By Terri Moon Cronk
American Forces Press Service
WASHINGTON, March 28, 2014 – The military has a moral
obligation to take care of veterans and the relatives of service members, Army
Gen. Martin E. Dempsey told attendees at the 2014 Tragedy Assistance Program
for Survivors Honor Guard Gala last night.
Dempsey, the chairman of the Joint Chiefs of Staff, was the
keynote speaker for the event. Cameron Santos-Silva, a surviving child,
presented Air Force Gen. Mark A. Welsh III, chief of staff of the Air Force,
with the TAPS Honor Guard Gala Military Award.
Recipients of TAPS awards, the chairman said, are “honored
for something that I consider to be absolutely extraordinary.”
“What holds us together as a force is that we trust each
other,” the chairman said. “You don’t walk out of a forward-operating base in
Iraq or Afghanistan or anyplace and put yourself in the cockpit of an aircraft
or deploy on a ship unless you trust that if something happens, the man or woman
to your right or left knows what they have to do.
And just as important,” he added, “is that your family
you’ve left behind will be cared for.”
TAPS’ mission, Dempsey said, is “absolutely essential to who
we are as a profession. Establishing, maintaining and living up to that bond of
trust absolutely has to exist among our ranks in peace and in war.”

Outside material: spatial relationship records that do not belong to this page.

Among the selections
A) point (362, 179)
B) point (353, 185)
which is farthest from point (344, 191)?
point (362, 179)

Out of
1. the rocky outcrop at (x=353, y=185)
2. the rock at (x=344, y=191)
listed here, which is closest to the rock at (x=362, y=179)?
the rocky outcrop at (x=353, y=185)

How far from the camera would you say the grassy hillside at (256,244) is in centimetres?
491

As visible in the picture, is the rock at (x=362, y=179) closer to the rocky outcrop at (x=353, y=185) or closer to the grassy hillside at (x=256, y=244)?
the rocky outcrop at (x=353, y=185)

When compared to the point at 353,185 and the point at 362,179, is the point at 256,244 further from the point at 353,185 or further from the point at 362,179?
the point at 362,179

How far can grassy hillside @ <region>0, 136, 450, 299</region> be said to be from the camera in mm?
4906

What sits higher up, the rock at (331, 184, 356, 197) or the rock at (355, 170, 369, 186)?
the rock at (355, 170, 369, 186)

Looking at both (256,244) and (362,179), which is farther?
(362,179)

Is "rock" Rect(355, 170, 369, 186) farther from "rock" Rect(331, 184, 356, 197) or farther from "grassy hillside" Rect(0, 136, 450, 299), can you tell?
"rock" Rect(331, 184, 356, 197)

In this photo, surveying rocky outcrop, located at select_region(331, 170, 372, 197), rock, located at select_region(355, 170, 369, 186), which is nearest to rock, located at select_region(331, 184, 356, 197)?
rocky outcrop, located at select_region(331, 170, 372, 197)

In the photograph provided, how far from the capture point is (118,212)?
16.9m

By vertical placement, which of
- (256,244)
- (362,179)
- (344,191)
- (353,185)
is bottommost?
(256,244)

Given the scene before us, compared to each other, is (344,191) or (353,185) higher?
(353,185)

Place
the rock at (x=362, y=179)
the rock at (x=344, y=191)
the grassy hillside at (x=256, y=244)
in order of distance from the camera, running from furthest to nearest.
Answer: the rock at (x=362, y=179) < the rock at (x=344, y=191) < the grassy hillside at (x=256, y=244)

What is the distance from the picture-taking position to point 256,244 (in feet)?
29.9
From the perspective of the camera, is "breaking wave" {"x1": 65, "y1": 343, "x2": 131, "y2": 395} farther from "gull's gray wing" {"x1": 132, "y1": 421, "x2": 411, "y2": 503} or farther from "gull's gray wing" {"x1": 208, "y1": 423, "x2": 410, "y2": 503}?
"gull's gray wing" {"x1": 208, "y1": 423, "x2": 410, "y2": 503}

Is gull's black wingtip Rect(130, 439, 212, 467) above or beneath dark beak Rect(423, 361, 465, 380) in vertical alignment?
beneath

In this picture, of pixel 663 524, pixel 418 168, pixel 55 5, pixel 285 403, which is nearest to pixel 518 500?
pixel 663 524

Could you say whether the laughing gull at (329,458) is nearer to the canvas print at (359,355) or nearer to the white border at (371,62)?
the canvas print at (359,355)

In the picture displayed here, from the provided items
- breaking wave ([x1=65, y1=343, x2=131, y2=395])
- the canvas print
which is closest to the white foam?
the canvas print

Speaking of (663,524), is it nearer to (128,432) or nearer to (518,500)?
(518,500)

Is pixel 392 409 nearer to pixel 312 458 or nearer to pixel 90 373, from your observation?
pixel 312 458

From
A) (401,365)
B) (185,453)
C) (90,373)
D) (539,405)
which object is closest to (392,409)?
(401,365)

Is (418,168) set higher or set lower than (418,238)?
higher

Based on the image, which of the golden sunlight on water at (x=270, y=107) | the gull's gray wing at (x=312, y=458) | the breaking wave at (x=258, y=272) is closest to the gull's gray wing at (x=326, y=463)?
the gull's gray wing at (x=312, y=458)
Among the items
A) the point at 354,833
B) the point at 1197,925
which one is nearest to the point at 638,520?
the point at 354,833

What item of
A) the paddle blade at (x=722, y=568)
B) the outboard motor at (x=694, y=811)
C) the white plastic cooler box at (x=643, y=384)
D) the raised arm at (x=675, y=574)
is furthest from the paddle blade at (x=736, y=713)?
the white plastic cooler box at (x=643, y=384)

The chairman commended Bonnie Carroll, TAPS’ president, for
founding the organization.
“It’s the brilliance of Bonnie Carroll that brings us here
tonight,” Dempsey said.
“Can you imagine,” he added, “if, in 1994, she hadn’t begun
to put this organizations together, so that when we really needed it in 2002
and beyond, we [might not have had a] public-private partnership that we could
fall back on to take care of the survivors of those who served and gave their
lives in the protection of their country?”